3 variants of castile



Vetiver scented custom



Another custom

Thanks for looking!


----------



## shunt2011 (Jun 11, 2015)

Those are all lovely!  Love the simplicity with the stamps adding that something extra.


----------



## navigator9 (Jun 11, 2015)

Your soaps are lovely, but the crispness of your stamping is what never fails to impress me. It's flawless. And that's not easy to achieve, I know from experience.


----------



## seven (Jun 11, 2015)

shunt2011 said:


> Those are all lovely!  Love the simplicity with the stamps adding that something extra.




Thank you shunt


----------



## seven (Jun 11, 2015)

navigator9 said:


> Your soaps are lovely, but the crispness of your stamping is what never fails to impress me. It's flawless. And that's not easy to achieve, I know from experience.




Gold mica is the most forgiving


----------



## Balloons (Jun 11, 2015)

Your soaps look wonderful. I really love the stamping you did.


----------



## KristaY (Jun 12, 2015)

Stunning as always, seven! I have stamp envy, lol. I'm still crazy about the antlered deer. I looked at his site but can't quite figure out how to order stamps from him. It's mostly because I don't speak Spanish so can't navigate his site.  He's really got some great looking stuff too! Is there a special way to translate so I can find it?


----------



## fuzz-juzz (Jun 12, 2015)

Simple, yet beautiful! 
Loving all the stamps and use of mica with them.


----------



## navigator9 (Jun 12, 2015)

KristaY said:


> Stunning as always, seven! I have stamp envy, lol. I'm still crazy about the antlered deer. I looked at his site but can't quite figure out how to order stamps from him. It's mostly because I don't speak Spanish so can't navigate his site.  He's really got some great looking stuff too! Is there a special way to translate so I can find it?



Not seven, but I have ordered from him too. It's been a while, but if I remember correctly, you need to email him. He's very nice to do business with.

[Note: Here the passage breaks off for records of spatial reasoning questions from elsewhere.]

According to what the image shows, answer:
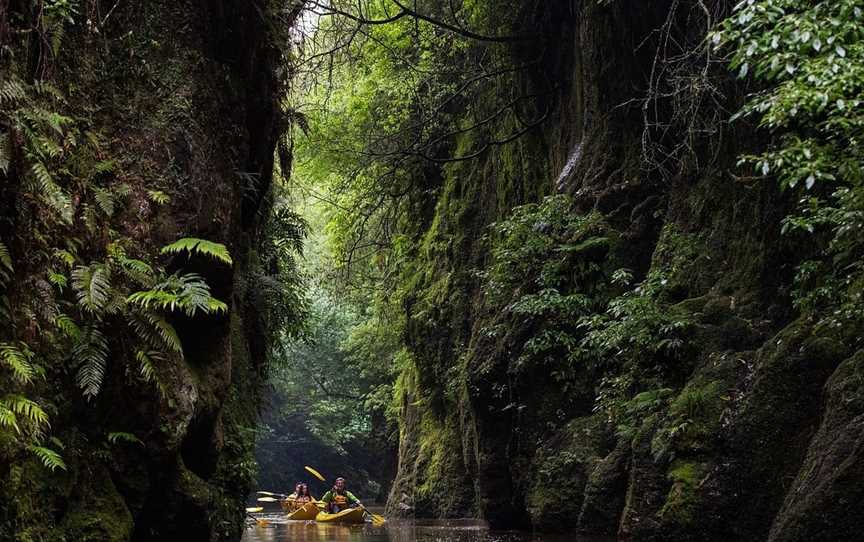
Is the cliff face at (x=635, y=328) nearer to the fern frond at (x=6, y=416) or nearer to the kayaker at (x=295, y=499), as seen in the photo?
the kayaker at (x=295, y=499)

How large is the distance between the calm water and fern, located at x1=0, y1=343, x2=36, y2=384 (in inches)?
280

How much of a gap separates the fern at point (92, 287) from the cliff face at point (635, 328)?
5589mm

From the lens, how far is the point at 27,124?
21.2 ft

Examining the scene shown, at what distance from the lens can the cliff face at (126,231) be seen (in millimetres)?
6438

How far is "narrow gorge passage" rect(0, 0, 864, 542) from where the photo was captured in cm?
656

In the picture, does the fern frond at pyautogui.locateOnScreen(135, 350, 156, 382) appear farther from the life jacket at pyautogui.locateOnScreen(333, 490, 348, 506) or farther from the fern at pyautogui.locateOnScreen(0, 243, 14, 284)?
the life jacket at pyautogui.locateOnScreen(333, 490, 348, 506)

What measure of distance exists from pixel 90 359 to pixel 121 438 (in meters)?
1.20

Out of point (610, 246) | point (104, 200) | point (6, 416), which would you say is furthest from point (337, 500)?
point (6, 416)

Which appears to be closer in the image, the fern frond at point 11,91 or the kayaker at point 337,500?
the fern frond at point 11,91

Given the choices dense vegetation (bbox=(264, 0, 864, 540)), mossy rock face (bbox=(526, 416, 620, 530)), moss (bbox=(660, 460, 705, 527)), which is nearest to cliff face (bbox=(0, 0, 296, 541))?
dense vegetation (bbox=(264, 0, 864, 540))

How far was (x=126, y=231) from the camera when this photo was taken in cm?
815

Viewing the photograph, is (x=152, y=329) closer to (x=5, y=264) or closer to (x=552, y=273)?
(x=5, y=264)

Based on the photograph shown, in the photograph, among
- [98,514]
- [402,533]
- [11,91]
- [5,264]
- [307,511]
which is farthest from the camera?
[307,511]

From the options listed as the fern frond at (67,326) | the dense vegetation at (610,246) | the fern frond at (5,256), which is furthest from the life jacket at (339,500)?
the fern frond at (5,256)
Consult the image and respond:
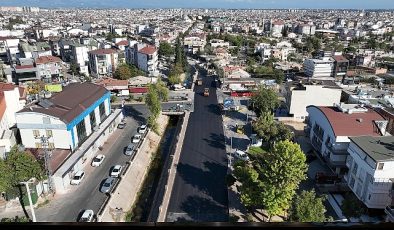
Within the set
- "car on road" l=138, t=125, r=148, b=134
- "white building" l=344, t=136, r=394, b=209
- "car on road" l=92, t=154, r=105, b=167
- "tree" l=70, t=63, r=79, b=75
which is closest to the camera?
"white building" l=344, t=136, r=394, b=209

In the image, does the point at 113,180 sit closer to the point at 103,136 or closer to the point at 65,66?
the point at 103,136

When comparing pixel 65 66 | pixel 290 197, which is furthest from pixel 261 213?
pixel 65 66

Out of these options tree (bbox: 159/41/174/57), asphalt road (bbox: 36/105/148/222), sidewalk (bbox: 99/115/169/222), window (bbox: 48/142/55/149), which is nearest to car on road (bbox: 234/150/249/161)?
sidewalk (bbox: 99/115/169/222)

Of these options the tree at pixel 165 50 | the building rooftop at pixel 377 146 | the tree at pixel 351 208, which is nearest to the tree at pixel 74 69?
the tree at pixel 165 50

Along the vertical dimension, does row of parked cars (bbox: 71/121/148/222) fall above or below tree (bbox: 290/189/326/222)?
below

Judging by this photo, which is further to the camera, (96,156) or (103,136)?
(103,136)

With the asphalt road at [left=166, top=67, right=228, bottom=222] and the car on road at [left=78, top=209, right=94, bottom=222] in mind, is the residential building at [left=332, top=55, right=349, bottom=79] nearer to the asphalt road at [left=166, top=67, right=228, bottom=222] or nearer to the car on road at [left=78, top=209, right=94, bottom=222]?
the asphalt road at [left=166, top=67, right=228, bottom=222]

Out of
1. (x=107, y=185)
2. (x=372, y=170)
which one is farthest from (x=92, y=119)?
(x=372, y=170)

OK, I found the link.....go here https://plus.google.com/photos/100264926122452818680/albums/5575855289101655185?banner=pwa and get the numbers of the stamps you'd like, then email him, (the link for his email is on his blog page), and give him the stamp numbers, and he'll send them to you.


----------



## not_ally (Jun 12, 2015)

Seven and Nav, I am so dumb, I though all of his stamps were custom, I didn't order b/c I didn't have my design decided on yet.  I would like to get one of his "off-the-shelf" ones.  Do you have to send him a size with those, or are they standard?  If so, what size are they, would you mind measuring and sharing?  Seven, if yours are not standard, would you mind telling the size?  Thanks, you guys.  I am a bit obsessed with his stamps now.


----------



## KristaY (Jun 12, 2015)

navigator9 said:


> Not seven, but I have ordered from him too. It's been a while, but if I remember correctly, you need to email him. He's very nice to do business with.
> 
> OK, I found the link.....go here https://plus.google.com/photos/100264926122452818680/albums/5575855289101655185?banner=pwa and get the numbers of the stamps you'd like, then email him, (the link for his email is on his blog page), and give him the stamp numbers, and he'll send them to you.


 

Ahhh! Thanks, navigator! I'm headed there to email him now. I'm so excited!


----------



## newbie (Jun 12, 2015)

Love the stamps. You do them perfectly! It's pretty amazing.


----------



## SplendorSoaps (Jun 12, 2015)

seven, your soaps are gorgeous, and I absolutely love the flair from the soap stamps. Lovely work!


----------



## Sonya-m (Jun 13, 2015)

I am in awe of your beautiful soaps and stamping skills!!


----------



## Donna (Jun 20, 2015)

Seven,  you are truly an inspiration.  I've been soaping for quite some time, but have never tried stamping.  I've ordered stamps from Omar and must say he is just wonderful to work with.  He has some lovely stamps to choose from and couldn't have been nicer.  If ever
I'm able to achieve half or what you have done, I will order more from him.


----------



## rbecca74 (Jun 23, 2015)

Oh nice


----------



## seven (Jul 9, 2015)

Thank youuuuu everyone


----------